[Begin Provided information]

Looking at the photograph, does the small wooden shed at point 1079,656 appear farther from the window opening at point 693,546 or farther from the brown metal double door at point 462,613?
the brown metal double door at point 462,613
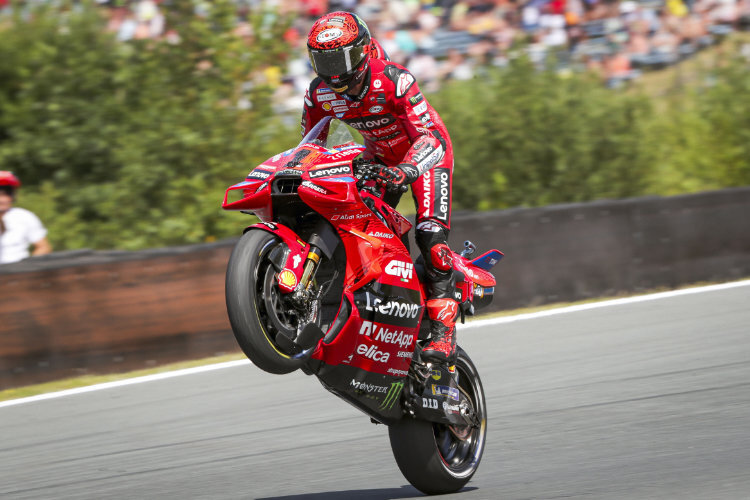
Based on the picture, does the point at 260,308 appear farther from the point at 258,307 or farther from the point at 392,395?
the point at 392,395

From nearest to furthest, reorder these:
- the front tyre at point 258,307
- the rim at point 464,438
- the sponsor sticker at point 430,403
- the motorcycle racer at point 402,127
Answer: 1. the front tyre at point 258,307
2. the motorcycle racer at point 402,127
3. the sponsor sticker at point 430,403
4. the rim at point 464,438

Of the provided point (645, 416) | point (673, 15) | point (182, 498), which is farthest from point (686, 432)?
point (673, 15)

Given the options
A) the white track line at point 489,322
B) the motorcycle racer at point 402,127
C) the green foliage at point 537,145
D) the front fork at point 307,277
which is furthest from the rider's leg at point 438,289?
the green foliage at point 537,145

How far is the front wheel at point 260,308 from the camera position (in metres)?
3.76

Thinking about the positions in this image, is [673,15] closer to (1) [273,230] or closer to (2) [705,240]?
(2) [705,240]

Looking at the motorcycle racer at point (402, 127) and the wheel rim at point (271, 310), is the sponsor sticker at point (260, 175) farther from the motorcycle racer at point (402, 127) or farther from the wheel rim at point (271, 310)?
Answer: the motorcycle racer at point (402, 127)

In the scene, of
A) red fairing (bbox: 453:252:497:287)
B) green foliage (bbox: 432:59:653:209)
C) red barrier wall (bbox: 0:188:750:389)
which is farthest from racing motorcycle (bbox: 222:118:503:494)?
green foliage (bbox: 432:59:653:209)

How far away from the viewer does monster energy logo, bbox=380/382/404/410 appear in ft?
15.1

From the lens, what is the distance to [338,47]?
14.4ft

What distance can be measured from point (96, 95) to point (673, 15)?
390 inches

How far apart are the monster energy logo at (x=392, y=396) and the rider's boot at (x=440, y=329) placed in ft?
0.86

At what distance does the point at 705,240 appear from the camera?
10.6m

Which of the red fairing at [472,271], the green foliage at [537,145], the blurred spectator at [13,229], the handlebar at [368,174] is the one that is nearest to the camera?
the handlebar at [368,174]

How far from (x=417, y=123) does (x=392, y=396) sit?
4.27ft
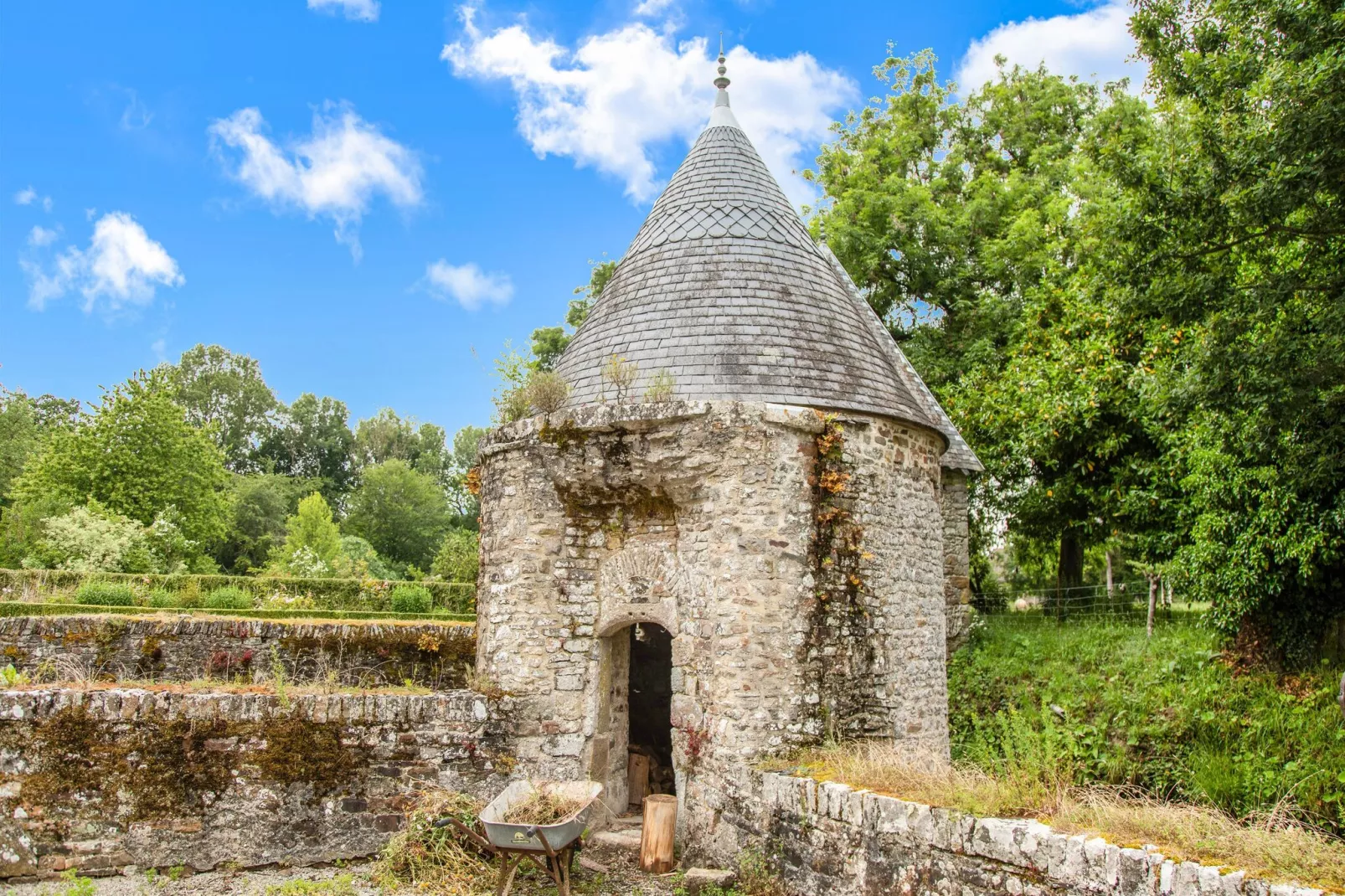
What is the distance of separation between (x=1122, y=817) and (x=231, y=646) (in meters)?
11.1

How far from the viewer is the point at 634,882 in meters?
6.73

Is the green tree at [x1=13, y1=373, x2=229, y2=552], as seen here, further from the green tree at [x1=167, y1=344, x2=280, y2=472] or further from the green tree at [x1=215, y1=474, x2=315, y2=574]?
the green tree at [x1=167, y1=344, x2=280, y2=472]

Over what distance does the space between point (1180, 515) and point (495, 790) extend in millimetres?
9781

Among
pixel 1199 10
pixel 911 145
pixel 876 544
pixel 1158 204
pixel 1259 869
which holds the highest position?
pixel 911 145

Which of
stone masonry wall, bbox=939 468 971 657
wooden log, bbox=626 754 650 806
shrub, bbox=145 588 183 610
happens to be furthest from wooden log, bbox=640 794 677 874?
shrub, bbox=145 588 183 610

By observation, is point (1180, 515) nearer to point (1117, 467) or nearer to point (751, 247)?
point (1117, 467)

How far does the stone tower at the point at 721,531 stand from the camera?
23.8 ft

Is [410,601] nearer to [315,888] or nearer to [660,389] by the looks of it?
[315,888]

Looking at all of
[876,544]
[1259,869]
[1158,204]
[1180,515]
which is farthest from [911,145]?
[1259,869]

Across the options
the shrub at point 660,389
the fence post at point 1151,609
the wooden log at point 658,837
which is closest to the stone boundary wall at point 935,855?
the wooden log at point 658,837

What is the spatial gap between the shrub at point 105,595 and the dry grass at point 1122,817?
44.8 ft

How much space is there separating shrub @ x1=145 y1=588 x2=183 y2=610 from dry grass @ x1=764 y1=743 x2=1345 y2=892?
14301 millimetres

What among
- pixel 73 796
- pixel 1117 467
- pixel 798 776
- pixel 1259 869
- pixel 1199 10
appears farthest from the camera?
pixel 1117 467

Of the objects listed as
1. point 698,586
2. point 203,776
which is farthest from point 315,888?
point 698,586
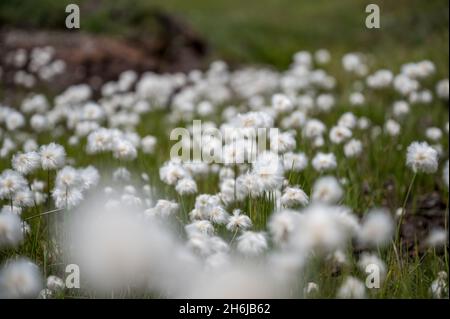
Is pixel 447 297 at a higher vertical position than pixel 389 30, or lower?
lower

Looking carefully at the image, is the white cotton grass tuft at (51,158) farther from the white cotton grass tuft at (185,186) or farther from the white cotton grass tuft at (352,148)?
the white cotton grass tuft at (352,148)

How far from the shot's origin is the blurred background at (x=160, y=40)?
8125 millimetres

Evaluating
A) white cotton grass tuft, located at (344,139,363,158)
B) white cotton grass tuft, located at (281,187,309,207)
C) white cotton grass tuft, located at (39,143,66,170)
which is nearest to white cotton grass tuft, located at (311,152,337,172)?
white cotton grass tuft, located at (344,139,363,158)

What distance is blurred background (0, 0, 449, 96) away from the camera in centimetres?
812

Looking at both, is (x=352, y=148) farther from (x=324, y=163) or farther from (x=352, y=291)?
(x=352, y=291)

[End Provided information]

Pictures in the records should not appear in your copy, but everything else must be transcribed exactly.

→ Output for this task
Looking at the photograph, does the small wooden shed at point 1079,656 appear farther from the window opening at point 693,546 or farther from the brown metal double door at point 462,613?
the brown metal double door at point 462,613
Based on the picture, does the point at 260,308 appear farther from the point at 258,307 or farther from the point at 392,395?
the point at 392,395

From nearest to furthest, reorder these:
- the front tyre at point 258,307
- the rim at point 464,438
- the sponsor sticker at point 430,403
- the motorcycle racer at point 402,127
Answer: 1. the front tyre at point 258,307
2. the motorcycle racer at point 402,127
3. the sponsor sticker at point 430,403
4. the rim at point 464,438

Of the provided point (645, 416) | point (673, 15) | point (182, 498), which is farthest from point (686, 432)?
point (673, 15)

Given the options
A) the white track line at point 489,322
B) the motorcycle racer at point 402,127
C) the green foliage at point 537,145
D) the front fork at point 307,277
which is furthest from the rider's leg at point 438,289?
the green foliage at point 537,145

How far is the front wheel at point 260,308 from the camera position (in metres)?
3.76

Thinking about the positions in this image, is [673,15] closer to (1) [273,230] or closer to (2) [705,240]?
(2) [705,240]

Looking at the motorcycle racer at point (402, 127) and the wheel rim at point (271, 310), is the sponsor sticker at point (260, 175) farther from the motorcycle racer at point (402, 127) or farther from the wheel rim at point (271, 310)?
Answer: the motorcycle racer at point (402, 127)

In the scene, of
A) red fairing (bbox: 453:252:497:287)
B) green foliage (bbox: 432:59:653:209)
C) red barrier wall (bbox: 0:188:750:389)
which is farthest from racing motorcycle (bbox: 222:118:503:494)?
green foliage (bbox: 432:59:653:209)

How far away from the viewer does monster energy logo, bbox=380/382/404/410 appear in ft?
15.1

From the lens, what is the distance to [338,47]?
14.4ft

What distance can be measured from point (96, 95) to point (673, 15)?
390 inches

How far apart are the monster energy logo at (x=392, y=396) and the rider's boot at (x=440, y=329) placed in ft?
0.86

At what distance does the point at 705,240 appear from the camera?
10.6m

Which of the red fairing at [472,271], the green foliage at [537,145], the blurred spectator at [13,229], the handlebar at [368,174] is the one that is nearest to the camera?
the handlebar at [368,174]

How far from (x=417, y=123) does (x=392, y=396) sit?
4.27ft
What is the distance of separation between (x=1122, y=817) and (x=231, y=646) (in meters)?
11.1

How far from the viewer is the point at 634,882 in meters?
6.73

Is the green tree at [x1=13, y1=373, x2=229, y2=552], as seen here, further from the green tree at [x1=167, y1=344, x2=280, y2=472] or further from the green tree at [x1=215, y1=474, x2=315, y2=574]?
the green tree at [x1=167, y1=344, x2=280, y2=472]

Over what distance does the space between point (1180, 515) and point (495, 790) extend in millimetres?
9781

Among
pixel 1199 10
pixel 911 145
pixel 876 544
pixel 1158 204
pixel 1259 869
which holds the highest position?
pixel 911 145

Which of
stone masonry wall, bbox=939 468 971 657
wooden log, bbox=626 754 650 806
shrub, bbox=145 588 183 610
happens to be furthest from wooden log, bbox=640 794 677 874?
shrub, bbox=145 588 183 610

By observation, is point (1180, 515) nearer to point (1117, 467) or nearer to point (751, 247)?
point (1117, 467)

How far does the stone tower at the point at 721,531 stand from the camera?
23.8 ft

Is [410,601] nearer to [315,888] or nearer to [660,389] by the looks of it?
[315,888]

Looking at all of
[876,544]
[1259,869]
[1158,204]
[1180,515]
which is farthest from [911,145]?
[1259,869]

Across the options
the shrub at point 660,389
the fence post at point 1151,609
the wooden log at point 658,837
which is closest to the stone boundary wall at point 935,855?
the wooden log at point 658,837

What is the spatial gap between the shrub at point 105,595 and the dry grass at point 1122,817?
44.8 ft

How much space is there separating shrub @ x1=145 y1=588 x2=183 y2=610 from dry grass @ x1=764 y1=743 x2=1345 y2=892?
14301 millimetres

What among
- pixel 73 796
- pixel 1117 467
- pixel 798 776
- pixel 1259 869
- pixel 1199 10
appears farthest from the camera?
pixel 1117 467

Of the objects listed as
1. point 698,586
2. point 203,776
which is farthest from point 315,888?
point 698,586
Is pixel 447 297 at a higher vertical position than pixel 389 30, or lower?
lower

Looking carefully at the image, is the white cotton grass tuft at (51,158) farther from the white cotton grass tuft at (185,186) or farther from the white cotton grass tuft at (352,148)?
the white cotton grass tuft at (352,148)

How far from the shot's origin is the blurred background at (x=160, y=40)?
8125 millimetres

Evaluating
A) white cotton grass tuft, located at (344,139,363,158)
B) white cotton grass tuft, located at (281,187,309,207)
C) white cotton grass tuft, located at (39,143,66,170)
which is nearest to white cotton grass tuft, located at (311,152,337,172)?
white cotton grass tuft, located at (344,139,363,158)

What distance is blurred background (0, 0, 449, 96) away from the camera in centimetres?
812

Looking at both, is (x=352, y=148) farther from (x=324, y=163) or farther from (x=352, y=291)?
(x=352, y=291)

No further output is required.